Surplombant de toute sa hauteur Séfaranian-Uch-Aed, la Citadelle des Mille et un roi n'est pas épargné par la tranquillité de la nuitée. Ainsi, tout comme le reste de la ville, aucune lumière provenant des immenses fenêtres du palais, ne vient transpercer l'obscurité stagnante. Pourtant, le château, bien que calme et paraissant sans vie, semble être le théâtre d'une curieuse animation. Une animation, au demeurant complètement anodine mais une animation tout de même ! En effet, au centre de la cour, à l'entrée de la Citadelle, se trouve un beau carrosse aux portières recouvertes de dorures finement sculptées et devant celui-ci, se trouve aussi cinq silhouettes dont le spectateur avisé, de loin, ne peut discerner l'identité. Mais si il se rapproche suffisamment, il constatera dès lors que lesdites silhouettes appartiennent à trois femmes et à deux hommes. Cependant, il ne pourra apercevoir la sixième silhouette qui elle, demeure dans l'ombre, cachée derrière une colonne et espionnant les cinq individus sans que ceux-ci ne soupçonnent sa présence.

Anna attendait depuis quelques minutes déjà devant les grandes portes extérieures du palais. La concubine ne parvenait plus à dissimuler son impatience ainsi que son agacement et tandis que le cocher rangeait péniblement leurs bagages sur le toit, la femme rousse se rongeait les ongles sans arrêt. Elle ne supportait plus une aussi longue attente surtout qu'à cet instant précis, il faisait nuit, et cela l'inquiétait d'autant plus que le cocher allait peut-être avoir du mal à se diriger ou à manoeuvrer dans la pénombre. Il n'était pas impossible que le carrosse chute dans un fossé ou dans un ravin, si l'homme ne pouvait voir aux alentours ! Et puis, il y avait aussi un risque qu'il se trouve, sur la route reliant Séfaranian-Uch-Aed et Clarsield, de dangereux brigands ou d'horribles assassins qui n'hésiteraient pas une seule seconde, à les détrousser ou pire, à les tuer ! Pourtant, malgré toutes ces horribles possibilités qui émergeaient soudainement dans son esprit, Anna restait persuadé qu'elle ne pouvait agir autrement.

« Ce n'est pas comme si on avait le choix... Jolyne ne pouvait vraiment pas voyager, aujourd'hui, et visiblement, son état s'est amélioré dans la soirée... Autant en profiter, alors ! » songea-t-elle en continuant à se ronger les ongles.

Même si partir la nuit était semble-t-il risqué, il valait mieux retourner à Clarsdield dans les plus brefs délais plutôt que de s'attarder dans le nid à vipères qu'était la Citadelle.
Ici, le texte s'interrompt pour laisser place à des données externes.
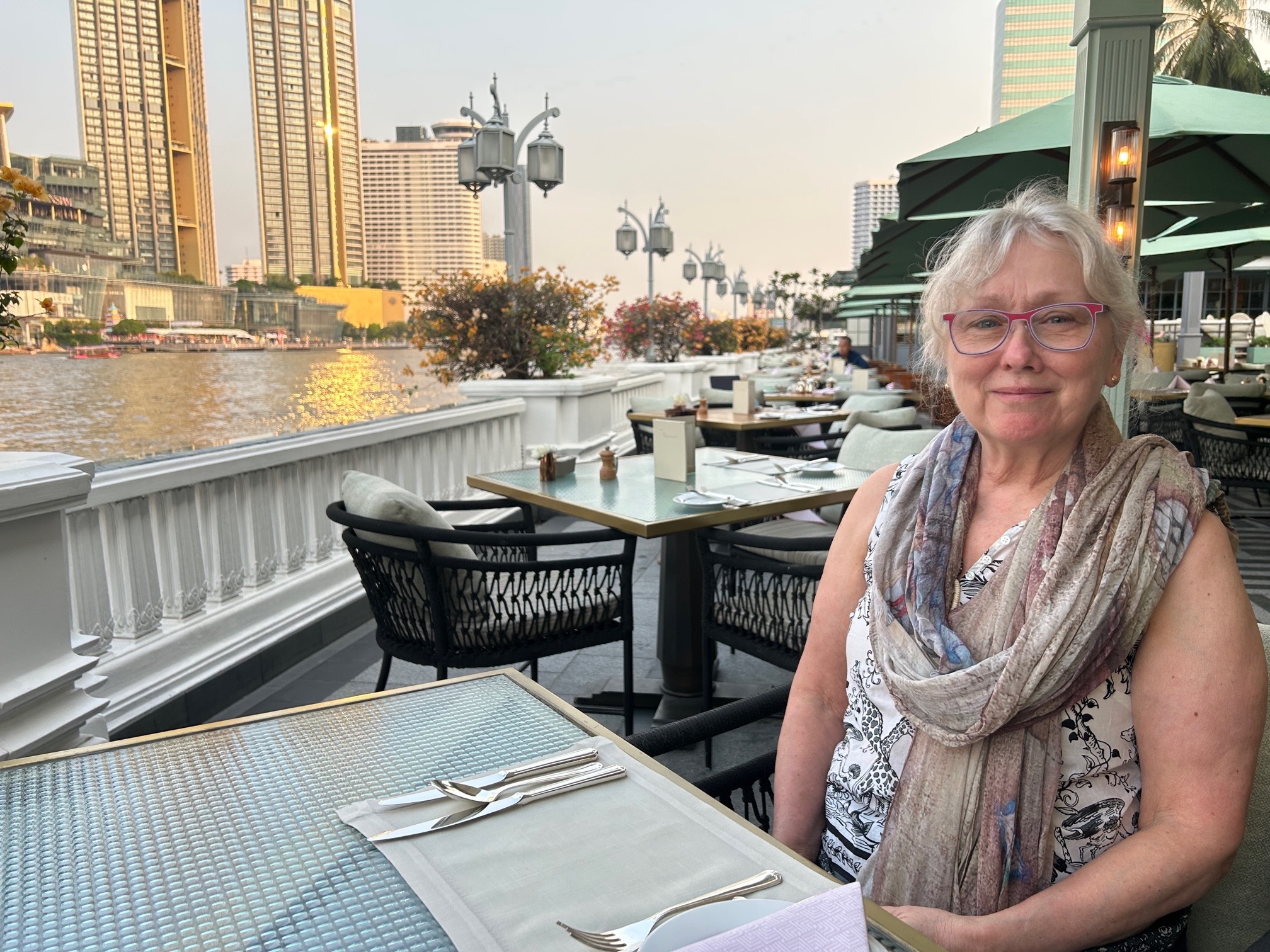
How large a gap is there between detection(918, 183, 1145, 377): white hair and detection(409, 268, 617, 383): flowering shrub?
5422mm

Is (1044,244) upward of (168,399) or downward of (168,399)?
upward

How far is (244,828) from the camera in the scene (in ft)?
3.14

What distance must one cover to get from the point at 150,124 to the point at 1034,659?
118 inches

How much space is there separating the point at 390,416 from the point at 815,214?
91.3ft

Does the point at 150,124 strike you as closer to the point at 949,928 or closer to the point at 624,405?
the point at 949,928

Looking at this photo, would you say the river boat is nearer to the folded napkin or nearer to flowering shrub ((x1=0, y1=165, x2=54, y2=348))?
flowering shrub ((x1=0, y1=165, x2=54, y2=348))

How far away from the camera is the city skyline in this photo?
3.28 metres

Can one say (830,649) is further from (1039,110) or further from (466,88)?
(466,88)

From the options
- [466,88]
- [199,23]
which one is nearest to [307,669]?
[199,23]

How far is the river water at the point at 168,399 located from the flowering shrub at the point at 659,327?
977cm

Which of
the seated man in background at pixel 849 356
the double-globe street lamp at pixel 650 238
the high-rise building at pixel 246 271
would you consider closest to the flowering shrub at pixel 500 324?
the high-rise building at pixel 246 271

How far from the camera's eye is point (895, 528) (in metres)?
1.32

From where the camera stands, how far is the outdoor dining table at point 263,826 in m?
0.78

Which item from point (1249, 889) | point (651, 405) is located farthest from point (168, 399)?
point (651, 405)
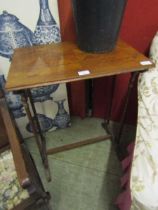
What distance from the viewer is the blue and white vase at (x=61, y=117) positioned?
1.53 metres

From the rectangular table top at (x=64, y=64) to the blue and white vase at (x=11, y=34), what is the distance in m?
0.17

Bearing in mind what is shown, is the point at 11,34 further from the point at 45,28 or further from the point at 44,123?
the point at 44,123

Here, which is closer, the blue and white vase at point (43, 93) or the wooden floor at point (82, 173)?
the wooden floor at point (82, 173)

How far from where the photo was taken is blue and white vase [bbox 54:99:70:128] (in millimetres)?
1535

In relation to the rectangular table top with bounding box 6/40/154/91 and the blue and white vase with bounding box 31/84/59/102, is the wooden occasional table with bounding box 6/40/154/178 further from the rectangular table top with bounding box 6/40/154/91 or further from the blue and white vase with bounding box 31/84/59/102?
the blue and white vase with bounding box 31/84/59/102

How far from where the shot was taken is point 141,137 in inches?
30.8

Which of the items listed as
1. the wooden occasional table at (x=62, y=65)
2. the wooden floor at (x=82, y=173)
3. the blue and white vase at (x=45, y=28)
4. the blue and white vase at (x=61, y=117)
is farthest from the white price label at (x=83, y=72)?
the wooden floor at (x=82, y=173)

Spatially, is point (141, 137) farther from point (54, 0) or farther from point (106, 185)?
point (54, 0)

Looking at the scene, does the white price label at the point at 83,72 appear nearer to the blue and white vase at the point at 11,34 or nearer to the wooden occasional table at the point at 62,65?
the wooden occasional table at the point at 62,65

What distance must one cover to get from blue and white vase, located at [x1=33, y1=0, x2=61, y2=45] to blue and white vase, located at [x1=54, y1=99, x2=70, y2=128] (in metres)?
0.46

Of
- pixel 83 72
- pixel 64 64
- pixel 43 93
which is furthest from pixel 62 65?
pixel 43 93

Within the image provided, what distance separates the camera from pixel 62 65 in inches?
37.0

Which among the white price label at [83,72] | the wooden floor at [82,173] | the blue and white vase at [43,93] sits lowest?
the wooden floor at [82,173]

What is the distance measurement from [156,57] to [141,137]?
500 mm
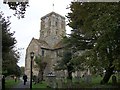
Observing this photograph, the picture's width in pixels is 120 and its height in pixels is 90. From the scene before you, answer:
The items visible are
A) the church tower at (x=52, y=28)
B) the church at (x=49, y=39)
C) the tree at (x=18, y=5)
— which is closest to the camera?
the tree at (x=18, y=5)

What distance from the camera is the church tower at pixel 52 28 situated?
103m

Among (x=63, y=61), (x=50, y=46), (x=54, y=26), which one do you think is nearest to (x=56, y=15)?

D'ailleurs, il était plus avisé de quitter les lieux en toute discrétion plutôt que de chercher à attirer l'attention... Anna savait mieux que quiconque que son départ serait mal perçu par les nobles. Peut-être même qu'ils y verraient un signe de lâcheté évident et penseraient, de ce fait, qu'elles n'étaient pas capables, sa fille et elle, d'affronter les dangers du palais et les quolibets qui fusaient à leur encontre. Cependant, la concubine se fichait éperdument de ce qui se dirait à la Citadelle, dans les jours qui suivront leur départ.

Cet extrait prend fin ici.